While not discounting the granny effect, Croft’s team – working with scientists at York University, the US Center for Whale Research, and Fisheries and Oceans Canada – suggests the real explanation is more complex. “Our previous work shows older, post-reproductive females do help their offspring survive but that, on its own, does not explain why they stop reproducing,” said Croft. “Females of many species act as leaders in late life but still breed – elephants for example.”Croft and his colleagues – whose recent research has just been published in the journal Current Biology – have been studying two populations of killer whales, which live off the north-west Pacific coast of Canada and the US.
“Granny was the ‘wise elder’ of that killer whale clan. She had an amazing ability to call the other whales to her by vigorously slapping her tail on the water. Even from miles away the other whales would turn around and come immediately to J2’s side,” she said.However, it was the study’s observations of middle-aged orca mothers – those approaching menopause – that provided the real insights. It was found that these mother whales suffer much higher costs when competing to reproduce with younger mothers.

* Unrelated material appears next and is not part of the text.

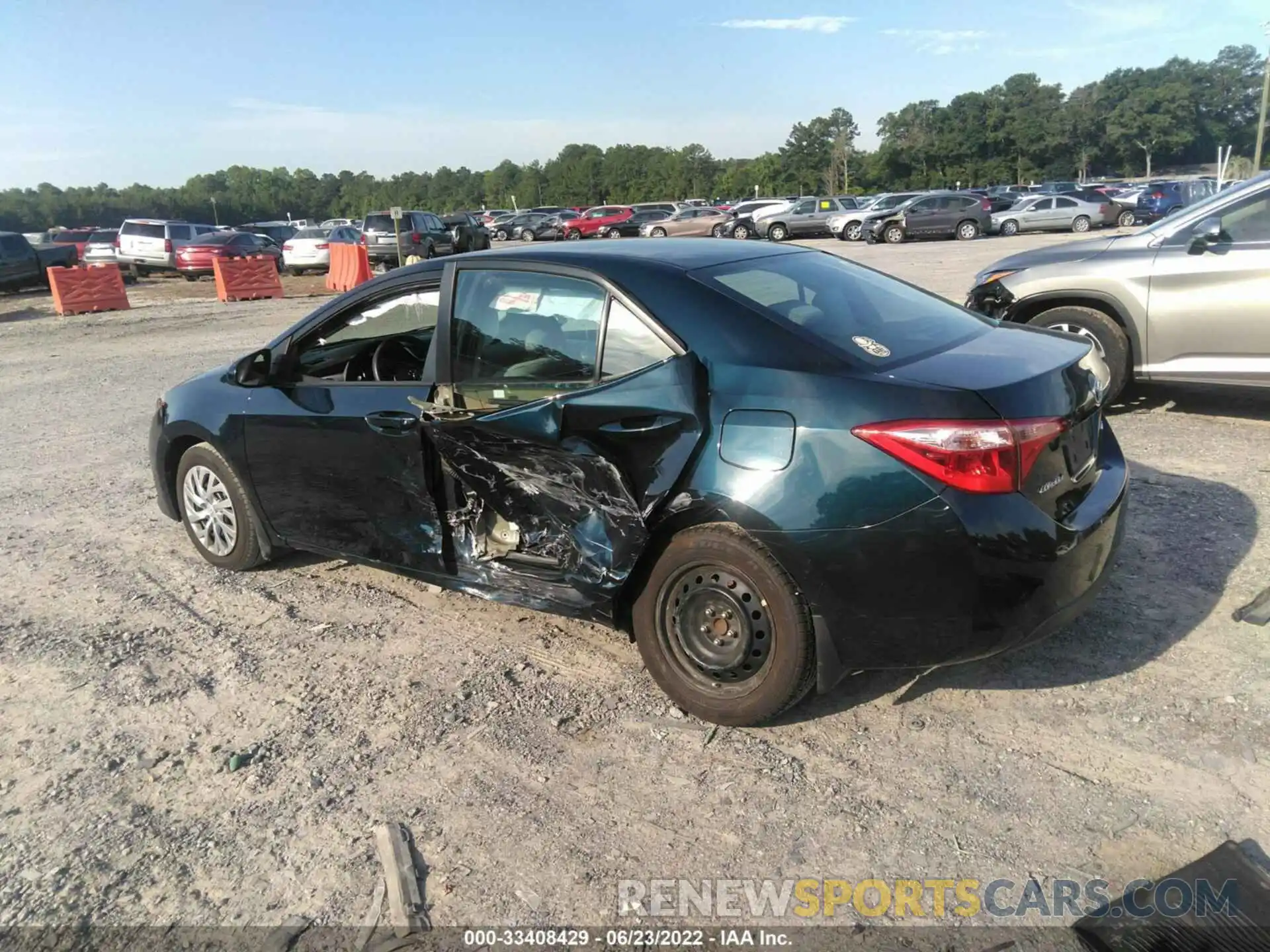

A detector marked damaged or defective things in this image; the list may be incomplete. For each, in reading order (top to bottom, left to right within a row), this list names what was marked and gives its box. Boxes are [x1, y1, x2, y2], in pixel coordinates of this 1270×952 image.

damaged car door [416, 265, 706, 614]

These older mothers’ offspring were 1.7 times more likely to die than those of younger ones. “This new research shows that old females go through the menopause because they lose out in reproductive competition with their own daughters,” said Croft.This point was backed by Daniel Franks from the University of York, a co-author of the study. “It’s easy to think that an older female will pass on their genes better by continuing to give birth in late life but our new work shows that if an old female killer whale reproduces, her late-life offspring suffer from being out-competed by her grandchildren. This, together with her investment in helping her grandchildren, can explain the evolution of menopause.”